(Data records)
☆ ☆ ☆ ☆
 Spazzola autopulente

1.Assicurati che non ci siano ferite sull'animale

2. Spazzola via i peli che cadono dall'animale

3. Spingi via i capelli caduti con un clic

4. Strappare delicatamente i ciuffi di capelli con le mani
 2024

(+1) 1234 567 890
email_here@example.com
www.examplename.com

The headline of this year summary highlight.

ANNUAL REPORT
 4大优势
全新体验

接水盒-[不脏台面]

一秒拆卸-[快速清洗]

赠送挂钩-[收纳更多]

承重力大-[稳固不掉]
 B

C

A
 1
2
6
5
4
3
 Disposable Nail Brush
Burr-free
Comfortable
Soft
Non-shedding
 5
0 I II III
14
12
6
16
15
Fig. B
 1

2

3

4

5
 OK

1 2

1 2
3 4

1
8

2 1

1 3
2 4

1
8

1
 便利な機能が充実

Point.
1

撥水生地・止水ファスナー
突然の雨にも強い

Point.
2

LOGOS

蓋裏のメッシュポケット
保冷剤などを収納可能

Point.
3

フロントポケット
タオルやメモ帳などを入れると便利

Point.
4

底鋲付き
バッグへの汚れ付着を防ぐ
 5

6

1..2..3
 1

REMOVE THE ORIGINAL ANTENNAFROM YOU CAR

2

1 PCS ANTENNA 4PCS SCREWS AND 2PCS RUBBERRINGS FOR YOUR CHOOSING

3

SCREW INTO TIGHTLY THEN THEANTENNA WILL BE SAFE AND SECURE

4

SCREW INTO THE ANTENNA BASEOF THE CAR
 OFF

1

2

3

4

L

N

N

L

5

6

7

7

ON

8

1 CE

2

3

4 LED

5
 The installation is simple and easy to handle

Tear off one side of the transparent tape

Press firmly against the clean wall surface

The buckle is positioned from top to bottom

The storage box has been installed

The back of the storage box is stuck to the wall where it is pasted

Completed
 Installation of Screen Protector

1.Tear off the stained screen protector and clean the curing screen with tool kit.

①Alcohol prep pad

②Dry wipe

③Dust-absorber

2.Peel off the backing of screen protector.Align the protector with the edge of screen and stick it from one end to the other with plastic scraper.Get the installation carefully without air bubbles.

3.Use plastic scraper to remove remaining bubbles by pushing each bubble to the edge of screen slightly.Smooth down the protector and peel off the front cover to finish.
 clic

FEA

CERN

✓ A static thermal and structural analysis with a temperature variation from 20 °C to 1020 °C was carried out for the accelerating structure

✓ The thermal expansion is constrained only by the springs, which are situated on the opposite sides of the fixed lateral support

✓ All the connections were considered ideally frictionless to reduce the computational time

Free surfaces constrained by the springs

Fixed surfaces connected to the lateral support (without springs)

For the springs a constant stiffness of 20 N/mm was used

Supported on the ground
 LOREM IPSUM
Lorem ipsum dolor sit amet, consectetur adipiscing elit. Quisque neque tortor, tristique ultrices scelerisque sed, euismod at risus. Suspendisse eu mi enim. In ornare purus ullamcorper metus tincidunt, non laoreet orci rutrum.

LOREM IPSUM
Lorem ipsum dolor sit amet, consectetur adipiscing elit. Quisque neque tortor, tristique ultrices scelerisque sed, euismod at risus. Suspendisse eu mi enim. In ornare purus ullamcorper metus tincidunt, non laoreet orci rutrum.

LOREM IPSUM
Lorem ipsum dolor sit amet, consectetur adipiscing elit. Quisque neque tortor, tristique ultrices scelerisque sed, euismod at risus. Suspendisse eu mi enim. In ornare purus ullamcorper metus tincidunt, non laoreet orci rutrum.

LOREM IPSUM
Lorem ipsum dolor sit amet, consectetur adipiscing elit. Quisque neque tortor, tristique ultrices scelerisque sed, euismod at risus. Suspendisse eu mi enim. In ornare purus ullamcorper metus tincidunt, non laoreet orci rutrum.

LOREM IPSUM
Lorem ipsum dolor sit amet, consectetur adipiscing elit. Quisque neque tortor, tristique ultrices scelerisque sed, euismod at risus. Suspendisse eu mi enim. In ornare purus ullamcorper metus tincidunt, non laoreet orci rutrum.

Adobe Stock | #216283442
☆ ☆ ☆ ☆
▶ **WHAT THE EXERCISE ASKS**
Looking at the records above, how many lines contain "animale"? Answer with the number alone.

▶ **PROBLEM SOLUTION**
2